My motivation for creating this series came from Vinesh Jha, CEO of ExtractAlpha, during our crowdsourced earnings webinar. In that webinar, Vinesh broke down the main steps that he uses to find and extract alpha from data. It was surprising to hear because his process was about 90% research oriented with only the last 10% reserved for out-of-sample testing/backtesting.
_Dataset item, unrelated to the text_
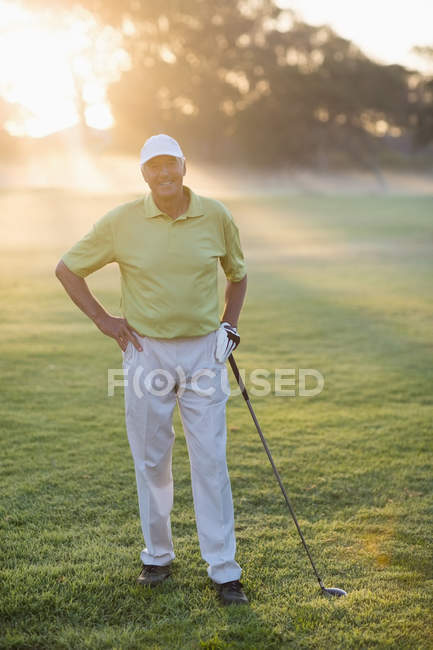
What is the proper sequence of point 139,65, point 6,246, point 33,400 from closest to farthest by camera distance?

For those familiar with my work, I tend to work the other way around: 90% backtesting and 10% research. So with help from Dr. Jess Stauth, VP of Quant Strategy at Quantopian, I’m creating this series in an attempt to learn the way that smart and successful quants operate. Here’s an outline of the series:

  1. Introduction - Examining the data. My goal here is to simply look at the dataset and understand what it looks like. I’ll be answering simple questions like, “How many stocks are covered?”; “Which sectors have the most coverage?”; and “What’s the distribution of sentiment scores?”. These are very basic but fundamentally important questions that lay the groundwork for all further development.
  2. Research Design - Here, I’ll be setting up my environment for hypothesis testing define my in and out-of-sample datasets both cross-sectionally and through liquidity thresholds.
  3. Hypothesis Testing - This is where I’ll be setting up a number of different hypotheses for my data and testing them through event studies and cross-sectional studies. The Factor Tearsheet and Event Study notebooks will be used heavily. The goal is to develop an alpha factor to use for strategy creation.
  4. Strategy Creation - After I’ve developed a hypothesis and seen that it holds up consistently over different liquidity and sector partitions in my in-sample dataset, I’ll finally begin the process of developing my trading strategy. I’ll be asking questions like “Is my factor strong enough by itself?”; “What is its correlation with other factors?”. Once these questions have been answered, the trading strategy will be constructed and I’ll move onto the next section
  5. Out-Of-Sample Test - Here, my main goal is to verify the work of steps 1~4 with my out-of-sample dataset. It will involve repeating many of the steps in 2~4 as well the use of the backtester (notice how only step 5 involves the backtester)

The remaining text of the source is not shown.